If cryptocurrency is new to you or you just want to brush up on your knowledge, this article helps to break it down into manageable chunks and explain the technical jargon associated with cryptocurrencies.
What is a cryptocurrency?
A cryptocurrency is a digital currency that can be used to buy or sell products and services online. It is designed to be secure, and usually, anonymous.
As most cryptocurrencies are decentralised it means that they have no single overarching authority controlling them, as opposed to the centralised banking systems by which most traditional currencies (such as USD or GBP) are controlled. This enables many cryptocurrencies to exist independently from the influence of governments and financial institutions which is a key part of their attraction.
Cryptocurrency transactions and balances are verified and recorded using a virtual global ledger, known as a blockchain. Each type of cryptocurrency has its own blockchain. So bitcoin uses the bitcoin blockchain. Each block in a blockchain contains details of balances and transactions to certify the legitimacy of sales and purchases. Once a transaction is added to the ledger it can not be reversed. The blockchain is corroborated across a vast number of computers around the world, making it exceptionally hard to manipulate or hack.
Blocks are added to the blockchain by 'miners' which are high-powered computers on the network. When a miner manages to add a block to the blockchain, by solving an incredibly complex mathematical problem, they receive a reward in coins. So on the bitcoin blockchain that reward is currently 6.25 new bitcoins. On top of that, miners are paid a small fee (worth fractions of a bitcoin for example) for including transactions on the newly created block. These transactions fees vary based upon demand because the blockchain has a limited capacity at any one point. The fees are used to help maintain the integrity of the network.
That is why blockchain-based cryptocurrencies are especially appealing due to their enhanced security. Also as no one person or entity owns the database it prevents it from being manipulated for personal gain.
Cryptocurrency prices are not usually pinned to a physical asset (like gold, for example) so they have no intrinsic value. Their value is determined by supply and demand, making the price of most cryptocurrencies particularly temperamental, unpredictable, and largely at the mercy of public perception.
What are the different types of cryptocurrency?
There are three main "types" of cryptocurrency. Although cryptocurrency does not start and end with bitcoin, it does make up a large proportion of the cryptocurrency market, so we will start by explaining what a bitcoin is before we delve into the other two.
It would be quite hard not to have heard about bitcoin by now. Bitcoin was the world's first cryptocurrency and is the most popular type of cryptocurrency, and despite initial apprehension, the world of finance is increasingly starting to view it as a legitimate alternative to traditional money.
Founded in 2009 under the name Satoshi Nakamoto (later revealed to be a pseudonym for an unknown individual or group), bitcoin has surged to the forefront of a technological revolution. Initially used as the primary payment service on the dark web, bitcoin has hit the mainstream in recent years, and increased demand has sent its value skyrocketing.
As of June 2021, a single bitcoin is worth almost $32,000. Impressive as that is, this comes after a 45% fall in its value in a matter of weeks, demonstrating how volatile its price is.
Altcoins are essentially all the other cryptocurrencies that are not bitcoin. Once bitcoin was launched in 2009, it paved the way for thousands of alternatives, most of which operate in a similar way to bitcoin itself. There are close to a thousand altcoins in existence today.

Problems to work on:
1. According to the cryptocurrency article, what reward in coins does a miner currently receive for adding a block to the bitcoin blockchain?
2. Retype a portion of the cryptocurrency article word for word, beginning at the words "As of June 2021, a" and stopping after "its price is.".
3. Extend the cryptocurrency article by continuing it after its last sentence.
The records below come from a separate source and are unrelated to the cryptocurrency article.

Data provided:
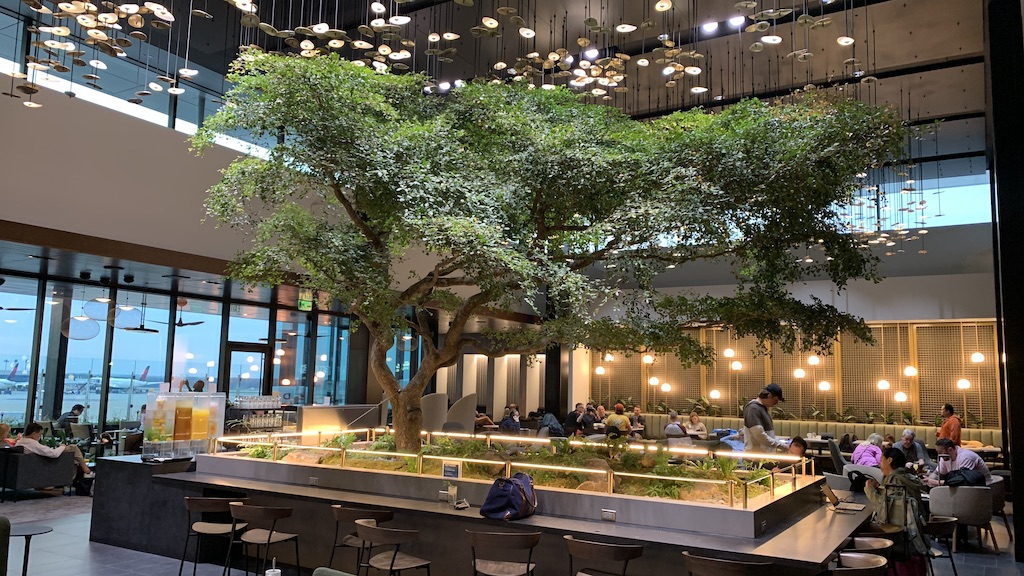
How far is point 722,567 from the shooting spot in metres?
4.21

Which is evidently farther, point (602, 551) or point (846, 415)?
point (846, 415)

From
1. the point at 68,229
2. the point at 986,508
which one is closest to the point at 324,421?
the point at 68,229

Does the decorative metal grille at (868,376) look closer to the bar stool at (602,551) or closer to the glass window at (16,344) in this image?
the bar stool at (602,551)

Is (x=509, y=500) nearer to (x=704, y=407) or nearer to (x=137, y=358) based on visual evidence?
(x=137, y=358)

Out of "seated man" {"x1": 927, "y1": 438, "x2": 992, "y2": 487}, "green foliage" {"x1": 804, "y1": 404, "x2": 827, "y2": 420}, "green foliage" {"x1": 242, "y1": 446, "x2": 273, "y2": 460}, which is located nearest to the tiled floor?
"seated man" {"x1": 927, "y1": 438, "x2": 992, "y2": 487}

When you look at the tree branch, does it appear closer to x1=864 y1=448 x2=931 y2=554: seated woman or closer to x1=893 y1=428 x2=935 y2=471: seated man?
x1=864 y1=448 x2=931 y2=554: seated woman

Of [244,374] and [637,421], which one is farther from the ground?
[244,374]

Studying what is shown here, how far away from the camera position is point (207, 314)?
521 inches

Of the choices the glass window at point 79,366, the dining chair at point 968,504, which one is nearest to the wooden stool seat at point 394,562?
the dining chair at point 968,504

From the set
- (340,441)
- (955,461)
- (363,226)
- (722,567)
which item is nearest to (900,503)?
(722,567)

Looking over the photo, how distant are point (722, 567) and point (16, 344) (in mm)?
10169

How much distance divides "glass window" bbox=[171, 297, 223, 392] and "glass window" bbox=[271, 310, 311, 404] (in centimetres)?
136

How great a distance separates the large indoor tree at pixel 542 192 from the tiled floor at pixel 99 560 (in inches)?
96.7

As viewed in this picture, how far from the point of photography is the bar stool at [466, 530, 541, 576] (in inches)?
186
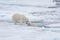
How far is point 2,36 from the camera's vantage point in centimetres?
276

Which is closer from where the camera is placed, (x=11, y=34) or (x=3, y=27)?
(x=11, y=34)

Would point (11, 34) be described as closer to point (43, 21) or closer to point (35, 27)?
point (35, 27)

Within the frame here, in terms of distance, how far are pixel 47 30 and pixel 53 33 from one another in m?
0.17

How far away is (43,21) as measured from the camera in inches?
145

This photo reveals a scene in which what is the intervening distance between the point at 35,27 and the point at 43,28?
5.4 inches

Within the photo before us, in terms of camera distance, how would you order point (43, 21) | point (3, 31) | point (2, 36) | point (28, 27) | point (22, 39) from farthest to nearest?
point (43, 21)
point (28, 27)
point (3, 31)
point (2, 36)
point (22, 39)

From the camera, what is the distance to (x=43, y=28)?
314cm

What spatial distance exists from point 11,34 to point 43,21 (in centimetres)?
98

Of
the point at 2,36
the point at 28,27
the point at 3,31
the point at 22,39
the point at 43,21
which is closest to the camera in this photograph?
the point at 22,39

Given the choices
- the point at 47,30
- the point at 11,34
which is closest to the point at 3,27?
the point at 11,34

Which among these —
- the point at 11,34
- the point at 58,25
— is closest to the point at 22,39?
the point at 11,34

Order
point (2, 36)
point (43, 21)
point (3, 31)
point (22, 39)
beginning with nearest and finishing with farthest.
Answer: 1. point (22, 39)
2. point (2, 36)
3. point (3, 31)
4. point (43, 21)

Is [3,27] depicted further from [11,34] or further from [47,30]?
[47,30]

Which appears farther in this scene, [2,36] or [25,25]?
[25,25]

Task-by-task results:
1. 6.25 new bitcoins.

2.
As of June 2021, a single bitcoin is worth almost $32,000. Impressive as that is, this comes after a 45% fall in its value in a matter of weeks, demonstrating how volatile its price is.

3.
Like bitcoin, all altcoins are able to operate independently from banks and financial institutions on their own networks. Litecoin, for example, is a peer-to-peer currency and global payment system similar to bitcoin, while ethereum boasts the world’s first programmable blockchain and enables developers to build and deploy decentralised apps and smart contracts. In short, this means that the ethereum blockchain, unlike other blockchains, can be used as a ledger for other assets, not just ethereum coins (ether). This opens up the exciting opportunities of tokens, as explained in the next section. Other cryptocurrencies include dogecoin.
The value of an altcoin can vary vastly, however. A single ethereum coin (ether) is worth just under £1,427 as of June 2021, but litecoin is worth barely over £97.
A token can be used as a form of payment like bitcoin but the main use of a token is to represent tradable assets or utilities within the wider ecosystem of its parent blockchain. To explain that in simple terms, firstly you must bear in mind that each cryptocurrency operates on its own blockchain (i.e. has its own online ledger of transactions). That means bitcoin operates on the bitcoin blockchain, litecoin operates on the litecoin blockchain. ether operates on the ethereum blockchain and so on and so on.
The ethereum blockchain is what is known as a smart contract blockchain that enables other assets (and not just ether) to be tracked and traded on it. This is where tokens come in. Tokens don't have their own blockchain, they have to operate on an already existing smart contract blockchain like ethereum. Tokens can be created to represent all sorts of things and have a value of their own.
For example, the cryptocurrency exchange platform Binance has a token that allows users to trade cryptocurrency on their system with a 50% reduced fee. But more interestingly tokens can be used as a digital representation of a real-world asset such as a share certificate or a property or a piece of art.
This opens up the possibility of creating a token (which is relatively easy to do) on something like the ethereum blockchain to represent a physical asset that you own. In the future ownership and sales/purchases of property could use tokens to speed up the house buying process. You will probably have heard about NFTs (non-fungible tokens) and all they are are tokens that usually represent unique assets, like a property or piece of art.
By contrast, a fungible token will represent an asset that is not unique, such as a share certificate. One share certificate for a stake in Apple is exactly the same as another Apple share certificate and therefore interchangeable. In this instance, someone who has 100 (fungible) tokens each representing an Apple share will own 100 Apple shares.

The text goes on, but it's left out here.